政治・経済

 今年4月にコマツの社長兼CEOに就任した大橋徹二氏。坂根正弘氏や野路國夫氏ら歴代社長が培ってきた企業文化と経営ビジョンを引き継ぎ、“コマツウェイ”の深化に意欲を見せる。取り組むのは、イノベーションと既存事業強化などを柱とする成長戦略の推進だ。

大橋徹二(コマツ社長兼CEO)

大橋徹二(コマツ社長兼CEO)

中計でチャレンジングな利益目標に挑戦

―― 社長に就任されて数カ月がたちましたが、今後の抱負について聞かせてください。

大橋 抱負とは違うかもしれませんが、社長就任直後に2013年度から15年度までの中期経営計画を発表し、将来への種まきを行っていくという経営ビジョンを表明しました。中計では、企業価値向上のための、3本柱として、イノベーションによる成長戦略と既存事業の成長戦略、土台強化のための構造改革を掲げました。併せて、数値目標は15年度の売上高営業利益率を18~20%と、大変チャレンジングな数字を設定しています。皆さんに「大丈夫か」と聞かれるのですが、常に高い目標に向かって頑張っていったほうがいいのではないかと思いますね。
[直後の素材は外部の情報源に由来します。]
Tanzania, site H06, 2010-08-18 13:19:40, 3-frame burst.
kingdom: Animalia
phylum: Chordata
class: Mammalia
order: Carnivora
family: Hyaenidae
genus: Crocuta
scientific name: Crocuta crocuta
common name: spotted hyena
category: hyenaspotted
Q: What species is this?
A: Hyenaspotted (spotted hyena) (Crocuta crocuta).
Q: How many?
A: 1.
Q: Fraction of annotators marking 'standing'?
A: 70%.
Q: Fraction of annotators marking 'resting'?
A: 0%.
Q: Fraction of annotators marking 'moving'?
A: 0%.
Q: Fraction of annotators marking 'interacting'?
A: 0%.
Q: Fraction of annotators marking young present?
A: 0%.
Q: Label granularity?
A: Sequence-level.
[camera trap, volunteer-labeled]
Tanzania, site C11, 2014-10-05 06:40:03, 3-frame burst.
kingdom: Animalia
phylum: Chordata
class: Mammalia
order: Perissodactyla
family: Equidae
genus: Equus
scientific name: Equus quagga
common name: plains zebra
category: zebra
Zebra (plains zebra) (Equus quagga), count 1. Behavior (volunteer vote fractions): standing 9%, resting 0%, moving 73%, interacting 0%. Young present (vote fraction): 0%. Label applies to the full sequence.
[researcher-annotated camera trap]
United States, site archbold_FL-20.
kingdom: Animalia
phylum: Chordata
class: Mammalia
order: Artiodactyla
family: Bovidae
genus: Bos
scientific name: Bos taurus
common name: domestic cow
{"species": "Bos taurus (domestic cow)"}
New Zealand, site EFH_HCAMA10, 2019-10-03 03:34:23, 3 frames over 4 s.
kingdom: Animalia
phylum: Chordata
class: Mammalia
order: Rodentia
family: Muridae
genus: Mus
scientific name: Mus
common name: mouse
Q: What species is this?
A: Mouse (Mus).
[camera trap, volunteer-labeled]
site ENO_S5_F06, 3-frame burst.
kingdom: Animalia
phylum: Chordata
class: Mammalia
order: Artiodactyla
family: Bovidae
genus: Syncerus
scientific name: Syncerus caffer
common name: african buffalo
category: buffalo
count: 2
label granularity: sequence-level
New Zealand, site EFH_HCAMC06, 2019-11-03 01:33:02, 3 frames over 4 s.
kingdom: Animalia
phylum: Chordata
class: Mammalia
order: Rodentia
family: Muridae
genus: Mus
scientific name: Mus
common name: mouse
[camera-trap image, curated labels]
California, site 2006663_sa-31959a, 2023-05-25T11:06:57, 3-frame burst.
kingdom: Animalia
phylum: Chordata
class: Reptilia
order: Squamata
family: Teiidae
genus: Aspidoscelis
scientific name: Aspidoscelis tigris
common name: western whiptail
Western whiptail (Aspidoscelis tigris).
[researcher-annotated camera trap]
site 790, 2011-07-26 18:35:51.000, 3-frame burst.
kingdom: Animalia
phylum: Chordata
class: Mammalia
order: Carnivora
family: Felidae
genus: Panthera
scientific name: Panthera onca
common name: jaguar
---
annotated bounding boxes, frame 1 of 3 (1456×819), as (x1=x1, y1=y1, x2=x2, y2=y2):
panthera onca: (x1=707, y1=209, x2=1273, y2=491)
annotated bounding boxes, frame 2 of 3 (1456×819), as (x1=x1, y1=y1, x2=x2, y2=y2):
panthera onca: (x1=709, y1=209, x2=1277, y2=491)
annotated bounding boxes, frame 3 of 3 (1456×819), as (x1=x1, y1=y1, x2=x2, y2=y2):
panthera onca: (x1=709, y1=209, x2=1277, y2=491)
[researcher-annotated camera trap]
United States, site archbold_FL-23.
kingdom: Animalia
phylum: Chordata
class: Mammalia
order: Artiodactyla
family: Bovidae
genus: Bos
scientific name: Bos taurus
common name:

 当面、世界的に厳しい需要環境が続くと見込まれている建設・鉱山機械市場ですが、将来の需要拡大に向けて、成長への種まきとなる活動にしっかり取り組んでいきたいです。

―― 目標達成にあたり、自身の強みをどう生かしますか。

大橋 強みであるかは分かりませんが、13年間の海外経験を生かせればと考えています。私は生産畑出身ですが、コマツアメリカの社長として開発から販売まですべてを管理する機会に恵まれました。最大手の米キャタピラー社の動向を目の当たりにすることができたのも、貴重な経験の1つです。

―― 今年度の業績はいかがですか。厳しい状況でも、日本市場は好調だと聞きます。

大橋 そうですね。今年5月の国内受注高は20年来の高い水準になりました。6月は5月をさらに上回っている状態です。 東日本大震災の復興工事が堅調に推移しています。私も何度か被災地を訪れましたが、宮城県と岩手県はガレキ処理が進み、これから高台移転に取り組むところです。一方で、福島県は手つかずの部分が多く、まだこれからでしょう。また、排ガス規制強化を受けた比較的安価な旧製品への駆け込み需要があり、受注額を押し上げています。

 ただ、来年についてはしばらく動向を見てみないと需要がどう推移するかは分かりません。

―― 海外事業はどうですか。

大橋 北米の調子がいいですね。リーマンショックから復活して、レンタル事業向け以外は堅調ですし、動きは強いとみていいと思います。中南米はそれほど悪くありませんし、中国は今年度の第1四半期において底打ち感が見られます。当社にとって最大市場のインドネシアでは昨年6月あたりから鉱山機械の需要が低迷してきましたが、第2四半期以降はリカバリーできるのではないでしょうか。

 コマツは、世界各国での売り上げ構成のバランスが取れているので、どこかの国で調子が悪くても別の国で良ければトータルで業績を伸ばせるようになっています。販売価格を落とさずに、しっかり成長戦略に取り組んでいけるわけです。